Reproduce the records below word for word, omitting the pictures from your answer.
Start of Extracted information
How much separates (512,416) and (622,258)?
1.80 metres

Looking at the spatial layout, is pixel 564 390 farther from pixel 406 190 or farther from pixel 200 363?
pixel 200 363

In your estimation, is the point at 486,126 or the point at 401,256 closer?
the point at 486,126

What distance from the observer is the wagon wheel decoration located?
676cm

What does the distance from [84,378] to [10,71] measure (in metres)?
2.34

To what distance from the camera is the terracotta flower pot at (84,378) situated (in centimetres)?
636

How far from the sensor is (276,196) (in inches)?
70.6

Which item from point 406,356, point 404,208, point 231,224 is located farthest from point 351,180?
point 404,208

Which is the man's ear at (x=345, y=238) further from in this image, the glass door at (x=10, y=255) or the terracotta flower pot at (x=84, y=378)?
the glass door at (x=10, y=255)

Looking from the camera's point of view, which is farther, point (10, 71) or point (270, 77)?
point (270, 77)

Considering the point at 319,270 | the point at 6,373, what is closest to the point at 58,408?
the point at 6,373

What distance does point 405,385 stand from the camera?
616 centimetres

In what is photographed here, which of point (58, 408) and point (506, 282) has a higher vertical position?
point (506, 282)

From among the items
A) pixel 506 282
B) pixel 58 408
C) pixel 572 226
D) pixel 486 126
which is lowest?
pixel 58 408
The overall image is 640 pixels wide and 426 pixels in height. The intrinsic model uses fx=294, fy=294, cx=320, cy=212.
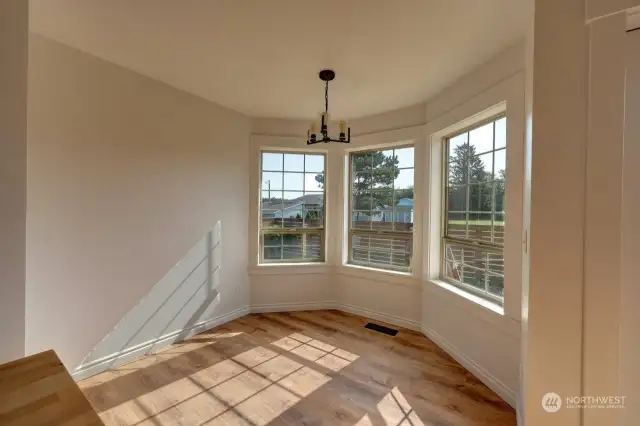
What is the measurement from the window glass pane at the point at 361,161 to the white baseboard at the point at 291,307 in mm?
1875

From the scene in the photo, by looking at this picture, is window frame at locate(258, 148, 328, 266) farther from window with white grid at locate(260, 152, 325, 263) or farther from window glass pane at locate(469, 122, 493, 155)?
window glass pane at locate(469, 122, 493, 155)

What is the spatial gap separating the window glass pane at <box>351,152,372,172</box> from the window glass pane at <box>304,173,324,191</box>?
1.52 feet

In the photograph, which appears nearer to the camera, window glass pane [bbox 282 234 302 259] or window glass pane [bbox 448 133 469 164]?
window glass pane [bbox 448 133 469 164]

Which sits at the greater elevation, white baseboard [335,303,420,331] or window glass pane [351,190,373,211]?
window glass pane [351,190,373,211]

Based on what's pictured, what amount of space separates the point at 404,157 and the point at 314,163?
120 cm

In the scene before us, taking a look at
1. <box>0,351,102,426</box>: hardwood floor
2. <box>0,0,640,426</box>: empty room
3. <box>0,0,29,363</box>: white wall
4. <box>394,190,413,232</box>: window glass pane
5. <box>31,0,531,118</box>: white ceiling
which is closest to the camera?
<box>0,351,102,426</box>: hardwood floor

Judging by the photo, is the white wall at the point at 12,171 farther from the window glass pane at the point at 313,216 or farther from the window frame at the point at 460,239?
the window glass pane at the point at 313,216

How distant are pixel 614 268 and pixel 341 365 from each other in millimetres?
2123

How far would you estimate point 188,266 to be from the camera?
3.08 m

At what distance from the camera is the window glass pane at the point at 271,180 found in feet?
12.8

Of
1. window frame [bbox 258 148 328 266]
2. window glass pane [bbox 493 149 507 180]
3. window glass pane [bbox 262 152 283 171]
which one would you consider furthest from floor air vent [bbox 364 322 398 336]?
window glass pane [bbox 262 152 283 171]

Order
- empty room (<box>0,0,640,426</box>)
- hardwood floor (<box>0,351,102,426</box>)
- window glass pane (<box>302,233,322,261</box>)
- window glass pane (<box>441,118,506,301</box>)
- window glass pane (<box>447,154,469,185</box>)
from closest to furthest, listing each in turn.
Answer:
End of Extracted information
Result >>
How much separates (512,416) and (622,258)?
1.80 metres

Looking at the spatial layout, is pixel 564 390 farther from pixel 406 190 or farther from pixel 200 363?
pixel 200 363

In your estimation, is the point at 486,126 or the point at 401,256 closer?
the point at 486,126

What distance from the observer is the wagon wheel decoration located?
676cm

What does the distance from [84,378] to [10,71] measure (in metres)?
2.34

To what distance from the camera is the terracotta flower pot at (84,378) situated (in centimetres)?
636

How far from the sensor is (276,196) (in inches)?
70.6

Which item from point 406,356, point 404,208, point 231,224 is located farthest from point 351,180?
point 404,208

Which is the man's ear at (x=345, y=238) further from in this image, the glass door at (x=10, y=255) or the terracotta flower pot at (x=84, y=378)?
the glass door at (x=10, y=255)

Looking from the camera's point of view, which is farther, point (10, 71) or point (270, 77)?
point (270, 77)

Considering the point at 319,270 | the point at 6,373, what is closest to the point at 58,408?
the point at 6,373

What distance does point 405,385 stand from the camera?
616 centimetres

In what is photographed here, which of point (58, 408) and point (506, 282) has a higher vertical position?
point (506, 282)

From among the items
A) pixel 506 282
B) pixel 58 408
C) pixel 572 226
D) pixel 486 126
which is lowest?
pixel 58 408
The overall image is 640 pixels wide and 426 pixels in height. The intrinsic model uses fx=294, fy=294, cx=320, cy=212.
What is the measurement from the window glass pane at the point at 361,161 to the white baseboard at the point at 291,307 in mm?
1875

From the scene in the photo, by looking at this picture, is window frame at locate(258, 148, 328, 266) farther from window with white grid at locate(260, 152, 325, 263) or farther from window glass pane at locate(469, 122, 493, 155)?
window glass pane at locate(469, 122, 493, 155)

What is the spatial gap separating the window glass pane at <box>351,152,372,172</box> from the window glass pane at <box>304,173,324,191</box>?
1.52 feet

In the photograph, which appears nearer to the camera, window glass pane [bbox 282 234 302 259] or window glass pane [bbox 448 133 469 164]?
window glass pane [bbox 448 133 469 164]

Which sits at the greater elevation, white baseboard [335,303,420,331] or window glass pane [351,190,373,211]?
window glass pane [351,190,373,211]

Based on what's pictured, what amount of space separates the point at 404,157 and the point at 314,163?
120 cm

In the scene before us, taking a look at
1. <box>0,351,102,426</box>: hardwood floor
2. <box>0,0,640,426</box>: empty room
3. <box>0,0,29,363</box>: white wall
4. <box>394,190,413,232</box>: window glass pane
5. <box>31,0,531,118</box>: white ceiling
which is closest to the camera?
<box>0,351,102,426</box>: hardwood floor

Judging by the photo, is the white wall at the point at 12,171 farther from the window glass pane at the point at 313,216 or farther from the window frame at the point at 460,239?
the window glass pane at the point at 313,216

How distant are pixel 614 268 and pixel 341 365 from each other in millimetres?
2123

How far would you estimate point 188,266 to be from the camera?
3.08 m

At what distance from the camera is the window glass pane at the point at 271,180 found in feet?
12.8

Of
1. window frame [bbox 258 148 328 266]
2. window glass pane [bbox 493 149 507 180]
3. window glass pane [bbox 262 152 283 171]
which one would you consider furthest from floor air vent [bbox 364 322 398 336]?
window glass pane [bbox 262 152 283 171]

Order
- empty room (<box>0,0,640,426</box>)
- hardwood floor (<box>0,351,102,426</box>)
- window glass pane (<box>302,233,322,261</box>)
- window glass pane (<box>441,118,506,301</box>)
- window glass pane (<box>447,154,469,185</box>)
from closest to furthest, listing each in turn.
Answer:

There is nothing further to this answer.